■ SOURCE PASSAGE ■
JWS is simply a format that contains a signature for an _arbitrary_ (that is,
not _always_ JWT) payload. See the "typ" header in the JWS RFC (in fact, see
the entire RFC)[1]; were a JWS always a JWT, we would have no need for "typ".
In fact, the RFC for JWS never mentions JWT in the normative parts of the
standard — it is only ever mentioned during examples, since JWT is perhaps the
primary consumer of the JWS standard. It calls this out, explicitly:

> _While the first three examples all represent JSON Web Tokens (JWTs) [JWT],
> the payload can be any octet sequence_

JWT is the concrete thing in that it is a JSON document encoding a set of
claims, and comes either signed (wrapped in a JWS) or encrypted (wrapped in a
JWE). JWT's RFC[2] states this fairly directly:

> _The claims in a JWT are encoded as a JSON object that is used as the
> payload of a JSON Web Signature (JWS) structure or as the plaintext of a
> JSON Web Encryption (JWE) structure_

While I see what you're getting at with "JWT is an abstract concept" — that
you need to wrap a JWT inside a JWS or a JWE — that does not mean that _all_
JWSs are JWTs, and while the text can certainly be interpreted as "you must
wrap a JWT in either a JWS or a JWE", I feel it toes the line too close to
"all JWS's are JWTS", particularly at, "A signed JWT is known as a JWS".
Having a JWS doesn't imply that it is a JWT; for example, the ACME protocol
uses JWS, but not JWT. The distinction here is subtle, but important, I
feel.[3]

> _HMAC is not recommended - as it will be symmetric key. In fact you will
> find more details in the above link..._

Not recommended by who? For what reasons?

Your article never mentions HMAC AFAICT (it mentions MAC in the process of
describing JWS, but no further). And yes, use of HMAC implies a symmetric key,
but that isn't necessarily insecure: it just means that anything that wishes
to validate JWTs signed with that key must have the key to do so, and thus,
must be trusted with that key. If you have a single service (say, an "auth"
service) that is responsible for validating JWTs, this works fine, and is a
great tradeoff for the additional complexity that signing w/ RSA keys brings.
E.g.,

1.

    
    
      client  -- login --> auth_service
             <--  JWT  --
    

2.

■ TO DO ■
Write out the passage on JWS and JWT word for word from "Having a JWS" to "For what reasons?". Rely only on the passage on JWS and JWT.

■ EXCERPTED DATA ■
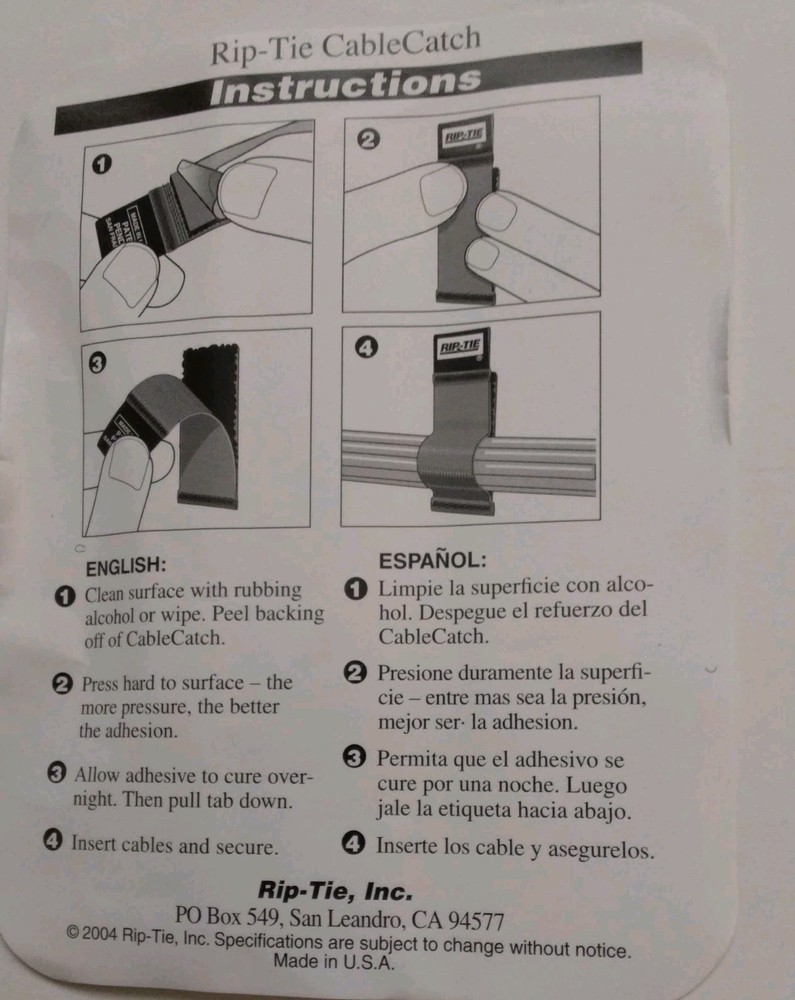 Rip-Tie CableCatch
Instructions

1

2
RIP-TIE

3

4
RIP-TIE

ENGLISH:
1 Clean surface with rubbing alcohol or wipe. Peel backing off of CableCatch.

2 Press hard to surface – the more pressure, the better the adhesion.

3 Allow adhesive to cure overnight. Then pull tab down.

4 Insert cables and secure.

ESPAÑOL:
1 Limpie la superficie con alcohol. Despegue el refuerzo del CableCatch.

2 Presione duramente la superficie – entre mas sea la presión, mejor ser· la adhesion.

3 Permita que el adhesivo se cure por una noche. Luego jale la etiqueta hacia abajo.

4 Inserte los cable y asegurelos.

Rip-Tie, Inc.
PO Box 549, San Leandro, CA 94577
© 2004 Rip-Tie, Inc. Specifications are subject to change without notice.
Made in U.S.A.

■ REPLY TO THE EXERCISE ■
Having a JWS doesn't imply that it is a JWT; for example, the ACME protocol
uses JWS, but not JWT. The distinction here is subtle, but important, I
feel.[3]

> _HMAC is not recommended - as it will be symmetric key. In fact you will
> find more details in the above link..._

Not recommended by who? For what reasons?